New York, NY – Already facing more than a $1 million in fines for allegedly violating Fair Workweek rules, fast food giant Chipotle insists it is “working” on complying with city law — but employees who walked off the job in Midtown this week, say the fast food joint is just finding new ways to illegally mess with workers’ schedules.
“I can’t survive on the hours that are being picked and chosen to go to certain people,” Chipotle grill man Jeremy Pereyra said outside the 6th Avenue and W.56 Street eatery on Monday afternoon. “I feel that something has to change.”
Passed two years ago, the city’s Fair Workweek Law compels fast food chains to give workers “good faith estimates of when and how much they will work, predictable work schedules and the opportunity to work newly available shifts before hiring new workers.”
“We are finding out that stores, including the one we are standing in front of, are not complying with the law because they are trying to find loopholes to do scheduling in a different way,” Council Member Keith Powers [D-4th District] told LaborPress.
Instead of granting requests for additional hours, Pereyra and his co-workers say Chipotle managers continue to accept new hires, while encouraging existing employees like them to apply for additional shifts — at separate Chipotle outlets around town.
“Hello, Attached are the current open shifts available at Chipotle locations throughout your borough,” states an open shifts memo directed at Chipotle workers and obtained by LaborPress. “All open shits are considered temporary. You may accept all hours or a portion of the hours for the offered shift(s); however if choosing a partial shift the remaining shift hours can not be less than 3 hours.”
“This new ruse by Chipotle is a clear violation of the Fair Workweek Law,” 32BJ SEIU President Kyle Bragg said in a statement. “The law requires that fast food employers systematically offer existing employees open shifts before hiring new staff. But that’s not what workers are telling us is happening. Workers at the 56th & 6th store say their supervisors still hire new staff but tell current workers to apply to other Chipotle stores to fill open hours there. That is not how the law is supposed to work.”
SEIU — Service Employees International Union — successfully spearheaded the “Fight for $15” movement back in 2012, and 32BJ has been working closely with Chipotle workers throughout NYC in their fight to organize for better working conditions.
Last week, another group of Chipotle workers walked off the job at a Downtown eatery to protest ongoing Fair Workweek violations. The New York City Department of Consumer and Worker Protection [DCWP] is now investigating more than 20 Chipotle outlets throughout the city for allegedly violating the Fair Workweek Law.
Chipotle complains that the filing of those charges was “unnecessary” since the company has been “working cooperatively with the city to ensure we have systems and processes in place to comply with the law” and will “continue to cooperate with the city.” Chipotle also claims to be “addressing any prior noncompliance concerns.”
The fast food chain, however, might also be betting on the Supreme Court of the State of New York overturning NYC’s Fair Workweek law. Chipotle’s allies from the Restaurant Law Center issued a prior statement insisting “the judicial process should be completed before punitive enforcement action [against Chipotle] is taken.”
“This is about basic justice,” Powers said this week. “We passed a law here in New York City a few years ago — it wasn’t an academic exercise. It was meant to be followed. It was meant so that people like Jeremy and the folks that work here at this store and throughout the city get basic stability in their schedules, have an understanding of what their schedule is like and can build their lives around their jobs. They should not be left to wonder what their hours are going to be today. They shouldn’t be asked to go across town to go work at a different store.”
The chair of the City Council’s Criminal Justice Committee is not ruling out legislating stronger Fair Workweek rules and enforcement. At the same time, Powers says fast food workers are best served by a union.
“Having an entity representing them is still the best way to be organized,” he said.
· · · · ·
Reproduce the part of the Chipotle article between "The chair of" and "by a union.", inclusive, with no changes.
· · · · ·
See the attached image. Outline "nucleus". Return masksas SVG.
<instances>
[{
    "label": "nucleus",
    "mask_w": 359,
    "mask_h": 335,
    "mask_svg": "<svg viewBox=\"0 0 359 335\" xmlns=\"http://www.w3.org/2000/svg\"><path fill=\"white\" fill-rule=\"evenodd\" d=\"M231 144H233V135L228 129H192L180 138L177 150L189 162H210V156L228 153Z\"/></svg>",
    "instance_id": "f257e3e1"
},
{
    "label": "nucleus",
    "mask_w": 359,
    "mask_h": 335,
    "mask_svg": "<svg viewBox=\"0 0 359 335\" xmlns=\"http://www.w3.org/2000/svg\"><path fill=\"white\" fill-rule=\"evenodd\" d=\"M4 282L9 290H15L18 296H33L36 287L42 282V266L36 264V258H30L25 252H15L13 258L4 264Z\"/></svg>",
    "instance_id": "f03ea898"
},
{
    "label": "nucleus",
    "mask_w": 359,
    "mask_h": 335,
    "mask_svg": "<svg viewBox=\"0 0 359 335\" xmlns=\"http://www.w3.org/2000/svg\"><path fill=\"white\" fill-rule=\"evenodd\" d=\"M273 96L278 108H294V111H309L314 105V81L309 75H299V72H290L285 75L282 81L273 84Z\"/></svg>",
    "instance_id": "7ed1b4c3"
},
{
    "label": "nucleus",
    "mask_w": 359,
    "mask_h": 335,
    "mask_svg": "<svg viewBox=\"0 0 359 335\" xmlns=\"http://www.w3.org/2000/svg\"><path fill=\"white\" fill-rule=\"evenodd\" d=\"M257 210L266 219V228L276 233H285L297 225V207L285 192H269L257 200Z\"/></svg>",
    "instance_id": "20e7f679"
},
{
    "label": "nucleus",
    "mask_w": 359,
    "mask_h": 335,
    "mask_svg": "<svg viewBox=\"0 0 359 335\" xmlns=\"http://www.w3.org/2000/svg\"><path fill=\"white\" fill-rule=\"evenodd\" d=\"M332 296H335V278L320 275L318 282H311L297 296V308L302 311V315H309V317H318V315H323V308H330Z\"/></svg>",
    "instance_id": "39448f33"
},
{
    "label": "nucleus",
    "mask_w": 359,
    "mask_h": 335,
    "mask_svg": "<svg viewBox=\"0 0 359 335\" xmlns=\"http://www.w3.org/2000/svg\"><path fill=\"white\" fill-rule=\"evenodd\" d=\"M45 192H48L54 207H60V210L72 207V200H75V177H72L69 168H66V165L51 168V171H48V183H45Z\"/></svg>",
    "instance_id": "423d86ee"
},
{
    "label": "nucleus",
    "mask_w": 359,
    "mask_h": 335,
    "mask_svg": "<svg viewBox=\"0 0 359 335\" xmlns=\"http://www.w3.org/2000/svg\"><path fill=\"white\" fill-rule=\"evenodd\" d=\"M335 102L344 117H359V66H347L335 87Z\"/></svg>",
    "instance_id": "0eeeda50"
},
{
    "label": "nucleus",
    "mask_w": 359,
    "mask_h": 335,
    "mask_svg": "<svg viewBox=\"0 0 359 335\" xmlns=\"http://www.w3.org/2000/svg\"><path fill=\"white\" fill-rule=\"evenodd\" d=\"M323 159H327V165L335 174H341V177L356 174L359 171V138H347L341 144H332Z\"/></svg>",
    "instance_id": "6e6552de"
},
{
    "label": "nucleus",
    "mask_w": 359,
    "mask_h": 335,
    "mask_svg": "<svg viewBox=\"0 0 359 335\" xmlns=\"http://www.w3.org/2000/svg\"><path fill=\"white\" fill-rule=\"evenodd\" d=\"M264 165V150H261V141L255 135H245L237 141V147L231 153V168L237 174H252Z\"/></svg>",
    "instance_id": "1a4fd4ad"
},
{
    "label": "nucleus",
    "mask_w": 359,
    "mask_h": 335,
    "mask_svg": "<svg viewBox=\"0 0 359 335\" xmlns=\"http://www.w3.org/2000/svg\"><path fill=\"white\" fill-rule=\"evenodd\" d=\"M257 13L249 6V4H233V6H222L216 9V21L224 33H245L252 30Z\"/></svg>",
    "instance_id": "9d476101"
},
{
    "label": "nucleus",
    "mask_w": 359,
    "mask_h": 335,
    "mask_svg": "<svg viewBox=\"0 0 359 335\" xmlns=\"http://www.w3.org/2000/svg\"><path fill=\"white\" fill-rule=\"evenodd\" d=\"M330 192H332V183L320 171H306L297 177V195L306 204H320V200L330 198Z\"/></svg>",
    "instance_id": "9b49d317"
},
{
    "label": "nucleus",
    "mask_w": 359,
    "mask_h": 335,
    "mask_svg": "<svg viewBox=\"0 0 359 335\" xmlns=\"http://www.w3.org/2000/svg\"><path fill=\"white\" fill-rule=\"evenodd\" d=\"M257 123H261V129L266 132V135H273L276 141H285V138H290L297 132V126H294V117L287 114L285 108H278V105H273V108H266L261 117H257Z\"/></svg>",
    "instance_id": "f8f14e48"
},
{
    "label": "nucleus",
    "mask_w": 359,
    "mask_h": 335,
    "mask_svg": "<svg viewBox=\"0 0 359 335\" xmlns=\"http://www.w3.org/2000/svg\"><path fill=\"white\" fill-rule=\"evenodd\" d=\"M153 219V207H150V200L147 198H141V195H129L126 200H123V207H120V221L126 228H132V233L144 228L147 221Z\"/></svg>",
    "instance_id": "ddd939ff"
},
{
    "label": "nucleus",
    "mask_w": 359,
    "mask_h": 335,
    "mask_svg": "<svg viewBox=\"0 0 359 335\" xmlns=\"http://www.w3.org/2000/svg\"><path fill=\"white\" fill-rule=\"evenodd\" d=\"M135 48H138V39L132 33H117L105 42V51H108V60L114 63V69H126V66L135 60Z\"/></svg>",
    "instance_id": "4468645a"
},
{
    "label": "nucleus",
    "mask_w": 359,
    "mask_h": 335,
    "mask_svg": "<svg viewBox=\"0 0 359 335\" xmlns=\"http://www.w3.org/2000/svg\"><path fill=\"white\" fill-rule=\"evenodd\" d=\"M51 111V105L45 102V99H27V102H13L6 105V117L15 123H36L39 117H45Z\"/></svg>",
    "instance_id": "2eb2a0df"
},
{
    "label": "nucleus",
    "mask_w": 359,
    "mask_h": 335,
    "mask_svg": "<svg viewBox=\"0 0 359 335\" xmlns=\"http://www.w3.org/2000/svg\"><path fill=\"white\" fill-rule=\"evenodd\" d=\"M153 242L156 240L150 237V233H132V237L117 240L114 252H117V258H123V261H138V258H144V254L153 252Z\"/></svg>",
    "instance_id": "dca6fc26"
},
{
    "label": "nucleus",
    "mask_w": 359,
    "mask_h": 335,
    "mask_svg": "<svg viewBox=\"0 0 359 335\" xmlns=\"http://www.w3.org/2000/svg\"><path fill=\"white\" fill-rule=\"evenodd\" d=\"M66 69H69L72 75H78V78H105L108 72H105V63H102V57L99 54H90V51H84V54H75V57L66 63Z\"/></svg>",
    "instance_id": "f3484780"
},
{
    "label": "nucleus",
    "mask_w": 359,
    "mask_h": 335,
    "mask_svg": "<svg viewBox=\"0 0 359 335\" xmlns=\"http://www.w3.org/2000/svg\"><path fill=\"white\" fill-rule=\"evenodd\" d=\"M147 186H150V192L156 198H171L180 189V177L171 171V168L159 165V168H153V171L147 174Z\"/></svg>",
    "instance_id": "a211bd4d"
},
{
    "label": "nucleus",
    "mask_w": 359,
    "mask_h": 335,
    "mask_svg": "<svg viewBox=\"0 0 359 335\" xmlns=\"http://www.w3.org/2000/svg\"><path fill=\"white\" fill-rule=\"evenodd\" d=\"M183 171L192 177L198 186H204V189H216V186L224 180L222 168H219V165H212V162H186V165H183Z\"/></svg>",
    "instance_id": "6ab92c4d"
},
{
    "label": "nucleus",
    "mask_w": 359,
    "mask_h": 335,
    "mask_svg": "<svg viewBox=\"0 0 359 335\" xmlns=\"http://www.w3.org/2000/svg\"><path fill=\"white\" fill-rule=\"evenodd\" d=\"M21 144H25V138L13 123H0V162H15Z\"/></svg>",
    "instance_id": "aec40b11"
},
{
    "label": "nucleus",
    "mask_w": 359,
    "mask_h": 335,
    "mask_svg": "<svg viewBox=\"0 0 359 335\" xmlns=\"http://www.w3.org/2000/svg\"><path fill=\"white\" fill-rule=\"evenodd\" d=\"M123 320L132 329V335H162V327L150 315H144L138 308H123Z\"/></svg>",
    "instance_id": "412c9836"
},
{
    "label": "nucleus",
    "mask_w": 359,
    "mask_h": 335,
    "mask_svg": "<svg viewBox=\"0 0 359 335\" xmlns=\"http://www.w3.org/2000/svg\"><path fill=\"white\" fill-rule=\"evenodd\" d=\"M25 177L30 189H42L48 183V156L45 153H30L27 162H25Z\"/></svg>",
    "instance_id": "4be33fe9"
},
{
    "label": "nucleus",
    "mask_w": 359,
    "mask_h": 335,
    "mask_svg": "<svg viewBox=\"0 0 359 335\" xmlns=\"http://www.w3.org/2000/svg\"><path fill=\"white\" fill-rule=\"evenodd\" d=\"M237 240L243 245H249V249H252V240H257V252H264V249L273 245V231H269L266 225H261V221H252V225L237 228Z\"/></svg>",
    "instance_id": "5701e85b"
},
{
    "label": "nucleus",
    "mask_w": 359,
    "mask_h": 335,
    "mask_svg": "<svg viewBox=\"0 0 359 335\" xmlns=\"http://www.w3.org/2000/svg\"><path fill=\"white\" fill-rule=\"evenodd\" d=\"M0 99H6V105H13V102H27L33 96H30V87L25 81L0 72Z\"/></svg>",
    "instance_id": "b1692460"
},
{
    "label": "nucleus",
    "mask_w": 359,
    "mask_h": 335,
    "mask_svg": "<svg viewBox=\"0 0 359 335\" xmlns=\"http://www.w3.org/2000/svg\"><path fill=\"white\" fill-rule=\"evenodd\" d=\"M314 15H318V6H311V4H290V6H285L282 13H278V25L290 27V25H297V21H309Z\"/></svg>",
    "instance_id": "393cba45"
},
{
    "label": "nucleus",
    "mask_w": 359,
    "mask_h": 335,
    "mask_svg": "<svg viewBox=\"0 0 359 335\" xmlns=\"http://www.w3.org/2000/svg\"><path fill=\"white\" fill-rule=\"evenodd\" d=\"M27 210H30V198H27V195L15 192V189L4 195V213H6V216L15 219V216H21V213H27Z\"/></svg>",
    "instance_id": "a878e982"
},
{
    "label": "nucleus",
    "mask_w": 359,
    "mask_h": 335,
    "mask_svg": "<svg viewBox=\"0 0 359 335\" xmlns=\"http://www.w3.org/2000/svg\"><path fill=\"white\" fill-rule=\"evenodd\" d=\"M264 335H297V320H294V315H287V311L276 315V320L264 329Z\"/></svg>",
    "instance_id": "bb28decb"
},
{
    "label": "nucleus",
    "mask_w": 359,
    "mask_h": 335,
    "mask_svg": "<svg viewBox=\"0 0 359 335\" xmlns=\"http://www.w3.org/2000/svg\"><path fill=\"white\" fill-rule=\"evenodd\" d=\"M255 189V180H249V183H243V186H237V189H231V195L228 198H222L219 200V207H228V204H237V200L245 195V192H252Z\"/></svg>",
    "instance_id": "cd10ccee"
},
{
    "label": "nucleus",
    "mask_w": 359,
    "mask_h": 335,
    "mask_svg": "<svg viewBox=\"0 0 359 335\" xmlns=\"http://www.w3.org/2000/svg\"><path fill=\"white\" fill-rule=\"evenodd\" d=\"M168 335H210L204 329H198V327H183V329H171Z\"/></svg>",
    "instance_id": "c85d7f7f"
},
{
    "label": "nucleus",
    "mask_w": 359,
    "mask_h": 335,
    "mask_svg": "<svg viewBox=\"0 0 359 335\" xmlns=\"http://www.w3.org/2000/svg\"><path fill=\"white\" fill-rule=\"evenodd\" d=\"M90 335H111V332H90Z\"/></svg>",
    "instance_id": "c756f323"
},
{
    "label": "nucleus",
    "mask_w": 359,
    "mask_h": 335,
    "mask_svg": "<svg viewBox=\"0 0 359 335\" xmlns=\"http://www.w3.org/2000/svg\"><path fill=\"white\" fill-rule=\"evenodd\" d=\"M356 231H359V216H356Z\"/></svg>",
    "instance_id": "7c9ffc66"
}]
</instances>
· · · · ·
**Output of the task:**
The chair of the City Council’s Criminal Justice Committee is not ruling out legislating stronger Fair Workweek rules and enforcement. At the same time, Powers says fast food workers are best served by a union.